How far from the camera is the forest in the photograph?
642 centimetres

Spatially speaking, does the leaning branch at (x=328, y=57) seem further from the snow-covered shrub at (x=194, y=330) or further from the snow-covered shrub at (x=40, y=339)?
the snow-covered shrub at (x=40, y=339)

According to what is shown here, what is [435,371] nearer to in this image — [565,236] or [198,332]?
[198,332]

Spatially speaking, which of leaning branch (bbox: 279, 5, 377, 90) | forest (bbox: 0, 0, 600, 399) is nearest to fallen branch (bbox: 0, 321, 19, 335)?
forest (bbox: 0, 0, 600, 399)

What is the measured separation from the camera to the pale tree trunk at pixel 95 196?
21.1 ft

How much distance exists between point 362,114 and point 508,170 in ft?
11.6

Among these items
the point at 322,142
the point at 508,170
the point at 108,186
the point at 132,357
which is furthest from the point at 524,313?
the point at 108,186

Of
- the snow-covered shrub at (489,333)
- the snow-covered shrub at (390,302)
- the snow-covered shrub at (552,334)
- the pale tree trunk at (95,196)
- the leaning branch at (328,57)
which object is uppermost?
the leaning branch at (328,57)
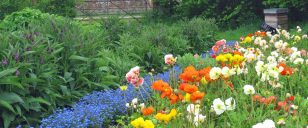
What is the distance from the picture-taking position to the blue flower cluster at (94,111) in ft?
12.2

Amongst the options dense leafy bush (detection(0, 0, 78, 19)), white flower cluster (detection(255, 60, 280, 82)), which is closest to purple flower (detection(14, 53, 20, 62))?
white flower cluster (detection(255, 60, 280, 82))

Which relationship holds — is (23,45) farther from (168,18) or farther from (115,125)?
(168,18)

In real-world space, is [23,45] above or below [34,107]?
above

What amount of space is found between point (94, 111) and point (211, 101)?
954mm

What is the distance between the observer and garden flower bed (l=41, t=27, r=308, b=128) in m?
3.12

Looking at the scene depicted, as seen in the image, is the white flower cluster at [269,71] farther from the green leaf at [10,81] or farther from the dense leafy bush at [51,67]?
the green leaf at [10,81]

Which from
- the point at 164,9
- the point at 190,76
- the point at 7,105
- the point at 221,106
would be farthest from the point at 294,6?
the point at 7,105

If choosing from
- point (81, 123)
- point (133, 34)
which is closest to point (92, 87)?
point (81, 123)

THE TASK »
Copy out all of the records above word for word, leaving out the pictures.

FULL SOLUTION »
How far from the camera is the forest in the photograph?
642 centimetres

Spatially speaking, does the leaning branch at (x=328, y=57) seem further from the snow-covered shrub at (x=194, y=330) or further from the snow-covered shrub at (x=40, y=339)?
the snow-covered shrub at (x=40, y=339)

According to what is shown here, what is [435,371] nearer to in this image — [565,236] or [198,332]?
[198,332]

Spatially speaking, which of leaning branch (bbox: 279, 5, 377, 90) | forest (bbox: 0, 0, 600, 399) is nearest to fallen branch (bbox: 0, 321, 19, 335)?
forest (bbox: 0, 0, 600, 399)

What is the measured separation from the camera to the pale tree trunk at pixel 95 196?
21.1 ft

How much distance exists between point 362,114 and point 508,170 in ft?
11.6

Among these items
the point at 322,142
the point at 508,170
the point at 108,186
the point at 132,357
which is furthest from the point at 524,313?
the point at 108,186

Of
- the snow-covered shrub at (489,333)
- the snow-covered shrub at (390,302)
- the snow-covered shrub at (552,334)
- the pale tree trunk at (95,196)
- the leaning branch at (328,57)
which object is uppermost?
the leaning branch at (328,57)
What is the distance from the picture-taking position to the blue flower cluster at (94,111) in ft?
12.2

Amongst the options dense leafy bush (detection(0, 0, 78, 19)), white flower cluster (detection(255, 60, 280, 82)), which is closest to purple flower (detection(14, 53, 20, 62))?
white flower cluster (detection(255, 60, 280, 82))

Which relationship holds — is (23,45) farther from (168,18) or farther from (115,125)?
(168,18)

In real-world space, is [23,45] above or below [34,107]?
above

What amount of space is found between point (94, 111) and point (211, 101)?
954mm

What is the distance between the observer and garden flower bed (l=41, t=27, r=308, b=128) in m?
3.12

Looking at the scene depicted, as seen in the image, is the white flower cluster at [269,71] farther from the green leaf at [10,81] or farther from the dense leafy bush at [51,67]?
the green leaf at [10,81]

Which from
- the point at 164,9
- the point at 190,76
- the point at 7,105
- the point at 221,106
would be farthest from the point at 294,6?
the point at 7,105

If choosing from
- point (81, 123)
- point (133, 34)
which is closest to point (92, 87)?
point (81, 123)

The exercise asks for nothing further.